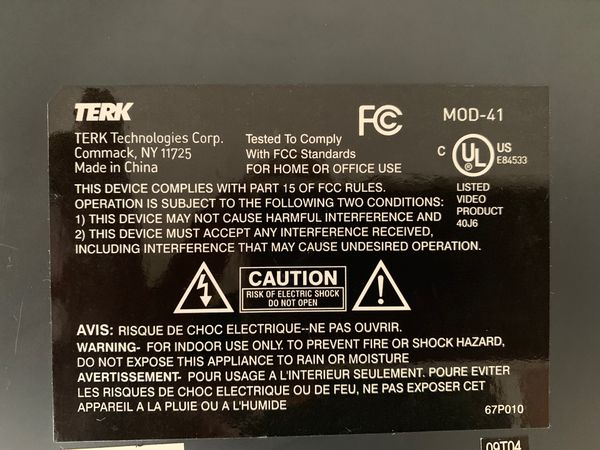 TERK MOD-41 Modulator 4av inputs tv/antenna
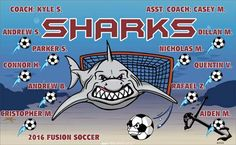 Sharks B51978  digitally printed vinyl soccer sports team banner. Made in the USA and shipped fast by BannersUSA.  You can easily create a similar banner using our Live Designer where you can manipulate ALL of the elements of ANY template.  You can change colors, add/change/remove text and graphics and resize the elements of your design, making it completely your own creation.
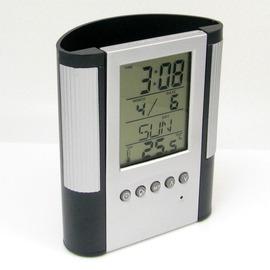 筆筒電子時鐘 大顯示屏溫度電子鬧鐘 顯示日歷 時間 溫度 計時器 銀色 半圓筒
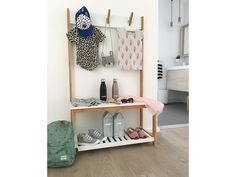 The Jimmy Organiser is the ultimate storage rack to tidy up that entryway clutter. Sleek & simple in design with a neutral palette, it's perfect for hallways! Dressing, Neutral Palette, Tidy Up, Living Furniture, Storage Rack, Mudroom, Clutter, Home And Living, Drawers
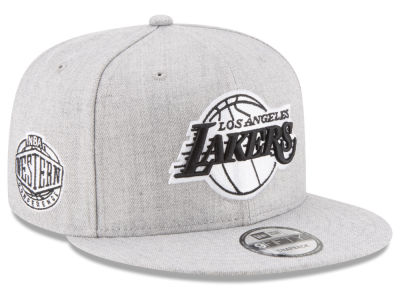 Los Angeles Lakers New Era The Heather Boy 9FIFTY Snapback Cap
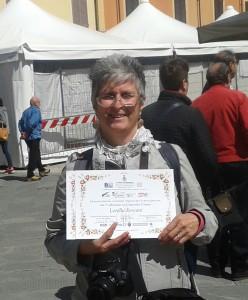 Lorella Forconi Attestato di Partecipazione Creare 2016 - Pietrasanta (LU)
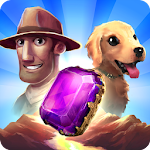 Slot Raiders - Treasure Quest 3.3 Apk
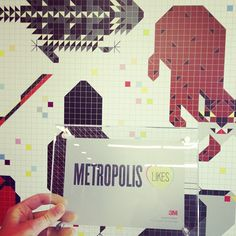 Charley Harper mural wins a Metropolis Likes award at NeoCon 2013 Charley Harper, Awards, Poster, Art, Art Background, Kunst, Performing Arts, Billboard, Art Education Resources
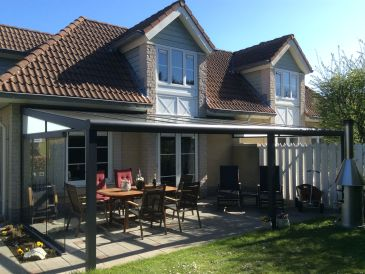 Ferienhaus Nordseevilla Zeeland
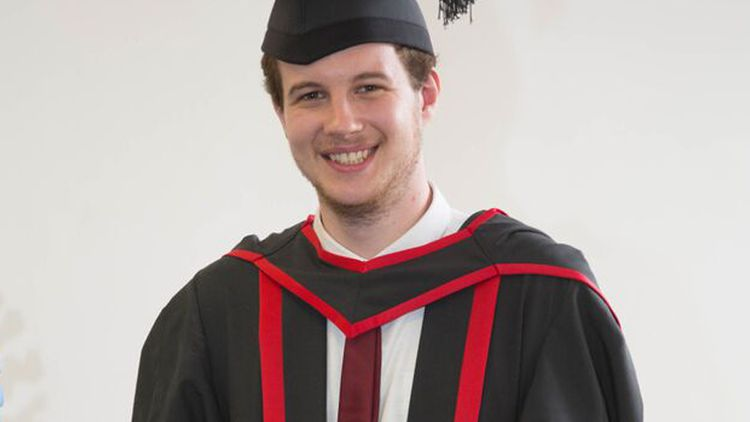 Jack Erasmus, Psychology graduate 2015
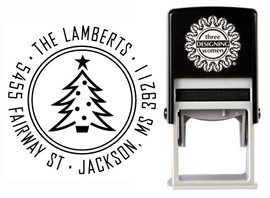 Christmas Tree Self-Inking Personalized Address Stamp - CS3513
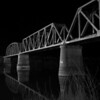 Murray Bridge SA -Train Crossing - B/W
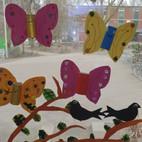 Ella Schmidt - Schmetterlinge aus der or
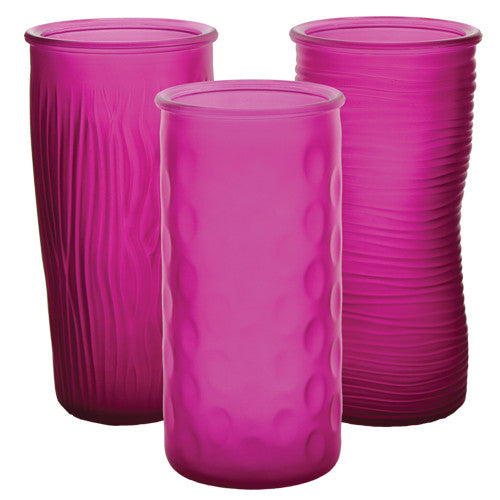 "4090-12-310 ROSE VASE 4X9.75"" - RASPBERRY FROST - ASST/3 CS(12)"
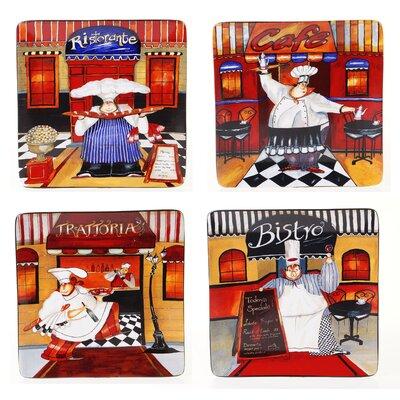 Trattoria Dinnerware Collection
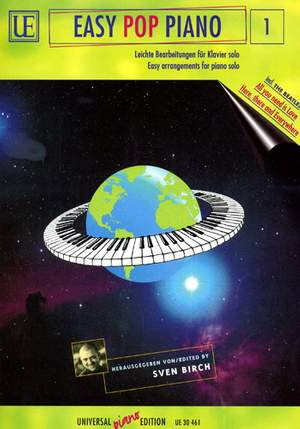 Birch: Easy Pop Piano Volume 1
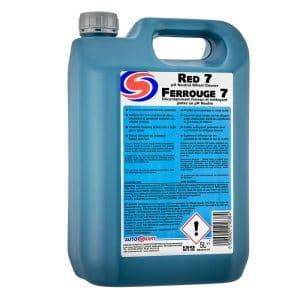 ferrouge-7
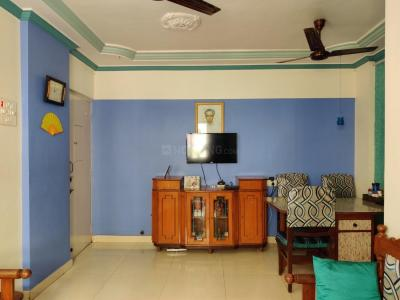 Gallery Cover Image of 820 Sq.ft 2 BHK Apartment for buy in Regal Paradise, Vasai East for 4700000
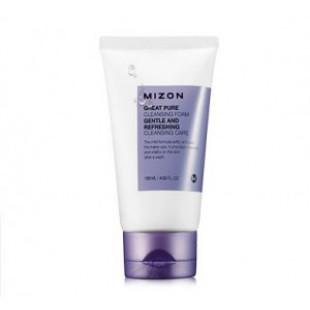Пенка для умывания MIZON Great pure cleansing foam 120ml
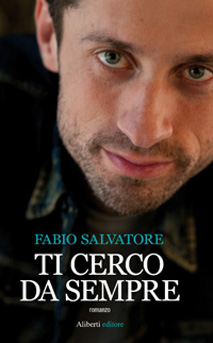 03 Ti cerco da sempre - Fabio Salvatore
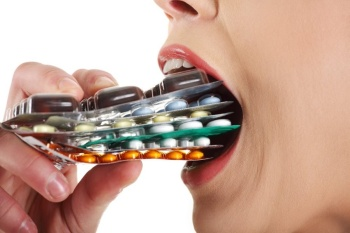 antibiot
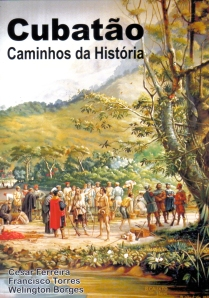 capa-cubatao_caminhosdahistoria
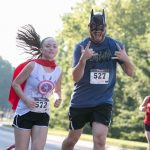 CASA SuperHero 5K Run/Walk and Kids' Caped Fun Run 2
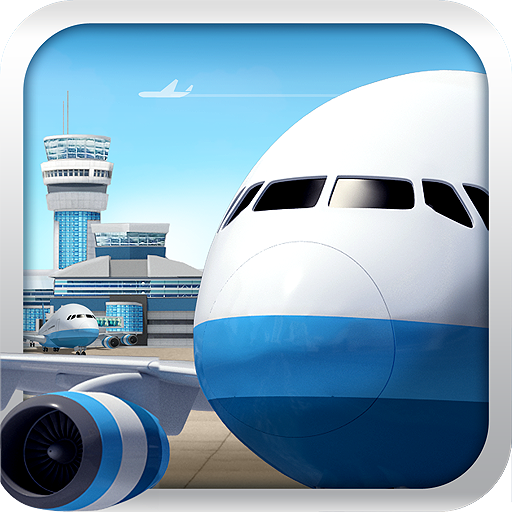 AirTy  Online 2 file APK for Gaming PC/PS3/PS4 Smart TV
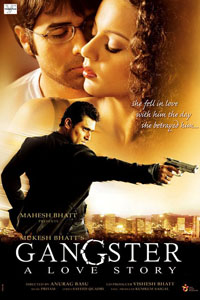 Gangster Poster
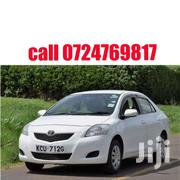 Nakuru Latest & Top Conditioned Cars To Hire | Automotive Services for sale in Nakuru, Lanet/Umoja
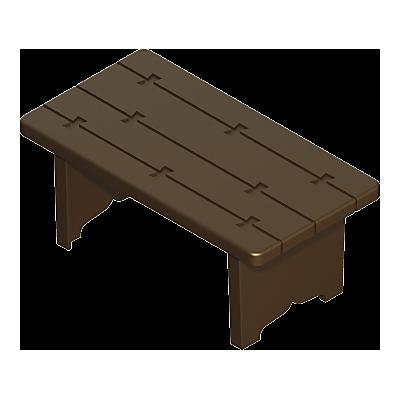 30064170_sparepart/TABLE: KNIGHT, SEP.BRN.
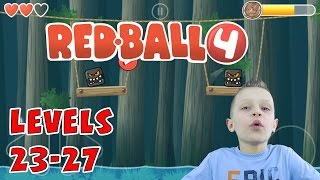 Ronald plays Redball 4, levels 23-27 | KID GAMING (Android)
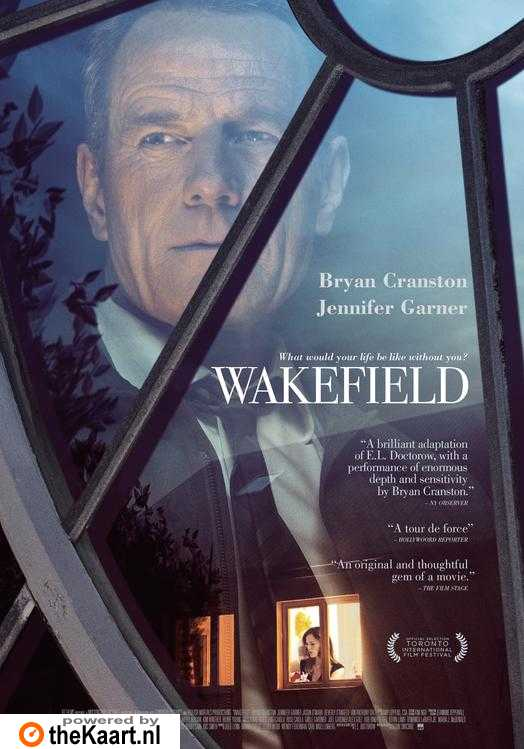 Wakefield poster, © 2016 Dutch FilmWorks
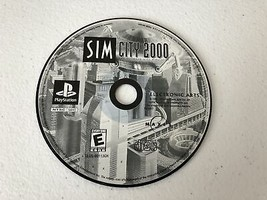 SimCity 2000 - Playstation 1 PS1 - Cleaned & Tested - $6.31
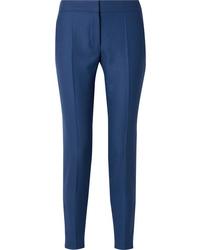 Pantalon de costume en laine bleu Stella McCartney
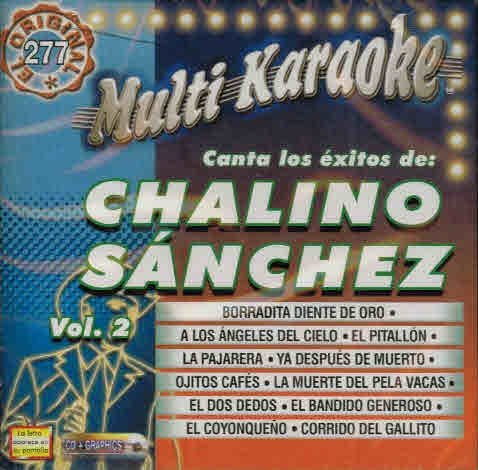 Vol. 2-Exitos-Multi Karaoke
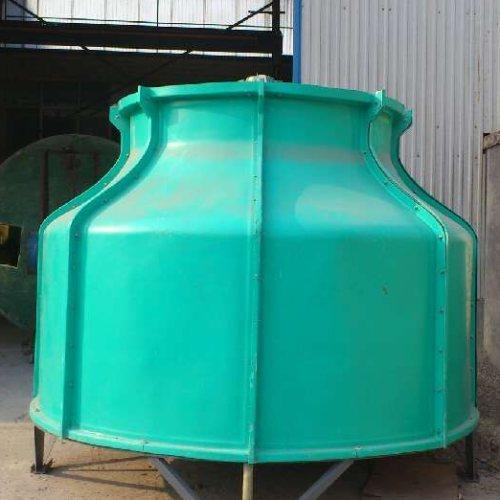 工程用冷却塔优质供应 工程用冷却塔现货 万顺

—————

**Exercise requirements**
Output exactly the lines above, beginning at the one with "Lorella Forconi Attestato" and stopping after the one with "Пенка для умывания". Pictures are to be omitted.

**Finished exercise**
 Lorella Forconi Attestato di Partecipazione Creare 2016 - Pietrasanta (LU)
 Slot Raiders - Treasure Quest 3.3 Apk
 Charley Harper mural wins a Metropolis Likes award at NeoCon 2013 Charley Harper, Awards, Poster, Art, Art Background, Kunst, Performing Arts, Billboard, Art Education Resources
 Ferienhaus Nordseevilla Zeeland
 Jack Erasmus, Psychology graduate 2015
 Christmas Tree Self-Inking Personalized Address Stamp - CS3513
 Murray Bridge SA -Train Crossing - B/W
 Ella Schmidt - Schmetterlinge aus der or
 "4090-12-310 ROSE VASE 4X9.75"" - RASPBERRY FROST - ASST/3 CS(12)"
 Trattoria Dinnerware Collection
 Birch: Easy Pop Piano Volume 1
 ferrouge-7
 Gallery Cover Image of 820 Sq.ft 2 BHK Apartment for buy in Regal Paradise, Vasai East for 4700000
Пенка для умывания MIZON Great pure cleansing foam 120ml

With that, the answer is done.